Sa coopérative et celle de Saint-Cécile-les-Vignes y songent. Les coopératives de Vacqueyras et de Beaumes-de-Venise, après avoir échoué l'an passé, ont repris leurs discussions. Le Cellier des Dauphins, qui regroupe treize coopératives au sein de l'UVCDR, a de son côté lancé un audit en 2013. Il vise notamment à ressouder les liens entre ses membres. « Ce projet peut être moteur de l'entente entre nos structures », relève Denis Guthmuller, dont la cave est membre de l'UVCDR. Mais le négoce a déjà dégainé ses armes.
Fusions réussies dans le Gard
En 2003, la coopérative de Chusclan, dans le Gard, a absorbé sa voisine de Codolet. Puis en 2008, elle a fusionné avec celle de Laudun pour former Laudun Chusclan vignerons. « Cette année-là, nous avons ainsi vinifié 122 000 hl », se rappelle Claude Rivier, le coprésident. Laudun Chusclan vignerons ne s'est pas arrêtée là. En 2011, elle absorbe Victor Comtis (20 000 hl) et en 2012 la cave d'Orsan (50 000 hl). « Ces intégrations successives nous ont permis de traverser la crise, poursuit Claude Rivier. Nous avons en effet étoffé nos équipes commerciales de six à douze personnes, ce qui nous a permis de construire des partenariats solides en France et à l'export. Nous ne dépendons plus du marché spot. » Laudun Chusclan vignerons a par ailleurs recruté un directeur général, un directeur technique, un directeur administratif et financier et un responsable qualité. Aujourd'hui, la coopérative pèse 6 millions de cols, le double d'avant la fusion entre Laudun et Chusclan. En grossissant, l'entreprise a dilué ses charges fixes. « Nous déduisons 25 €/hl de frais de vinification à nos adhérents. Ces frais seraient plus élevés de 10 €/hl sans la fusion. »

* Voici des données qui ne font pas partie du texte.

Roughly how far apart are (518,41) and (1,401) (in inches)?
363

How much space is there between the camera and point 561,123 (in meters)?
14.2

Des coopérateurs multi-apporteurs
Les coopérateurs des côtes du Rhône ont la possibilité d'adhérer à plusieurs caves coopératives. Avant 2009, les statuts des coopératives interdisaient cette possibilité, mais « cette interdiction n'a jamais été respectée », observe Alain Brusset, conseil de la fédération des coopératives de Vaucluse. La pratique a donc été entérinée en 2009, à la suite de la loi d'orientation agricole de 2007. Les coopérateurs engagent désormais tout ou partie de leur parcellaire pour une durée qui correspond à la période d'adhésion à la coopérative. Elle est en général fixée entre cinq et dix ans.